Is psilocybin a natural form of defense for mushrooms? 

We know that the molecular structure of psilocybin mimics serotonin and binds tightly to serotonin receptors. When a chemical binds to these receptors it can cause mind-altering behaviors in mammals and even some insects and arachnids. Some theorized that these mind-altering effects act as a deterrent to predators. However psilocybin mushrooms do not occur naturally in the wild and thus is very unlikely that animals would be exposed enough to recognize them. 

Currently the researchers are planning an experiment to test out an alternative theory. Called the Gastropod Hypothesis, the theory proposes that psilocybin was developed as a deterrent to slugs as they were the two life forms that thrived in darkness after the mass extinction event 65 million years ago. 

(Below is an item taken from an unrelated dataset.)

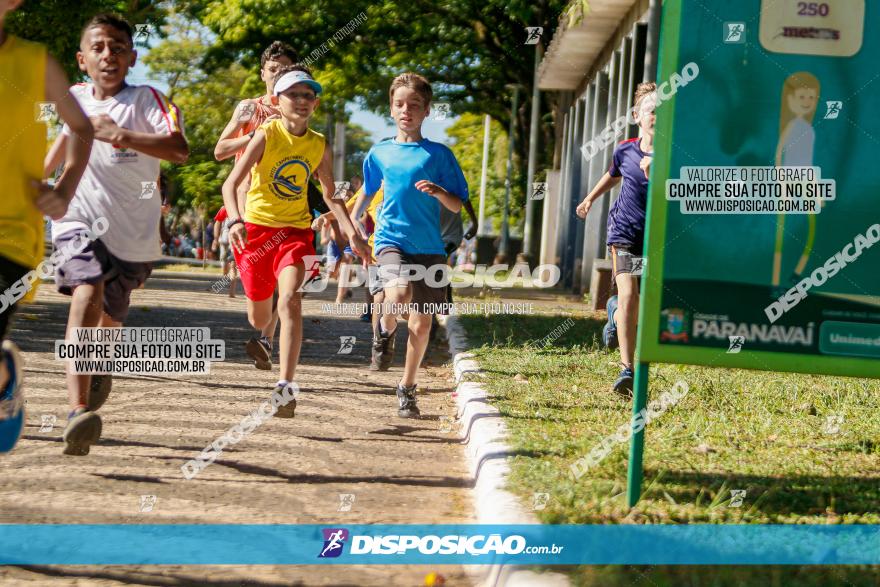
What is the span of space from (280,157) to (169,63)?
61.5m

Psilocybe fungi have played a major part in indigenous cultures in Mesoamerica for centuries and we’ve only just scratched the surface in terms of its medicinal benefits in treating patients with depression, PTSD and cancer through psychedelic-assisted therapy

“If psilocybin does turn out to be this kind of wonder drug, there’s going to be a need to develop therapeutics to improve its efficacy. What if it already exists in nature?” said Bryn Dentinger, curator of mycology at NHMU and senior author of the study. 

“There’s a wealth of diversity of these compounds out there. To understand where they are and how they’re made, we need to do this kind of molecular work to use biodiversity to our advantage.”

The project to map out the genome sequence for every Psilocybe type specimen started in 2020 and to date the team have generated genomes for 71 specimens and will continue with their collaborations around the world. 

“It’s impossible to overstate the importance of collections for doing studies like this. We are standing on the shoulders of giants, who spent thousands of people-power hours to create these collections, so that I can write an email and request access to rare specimens, many of which have only ever been collected once, and may never be collected again,” said Alexander Bradshaw, a postdoctoral researcher and lead author of the study.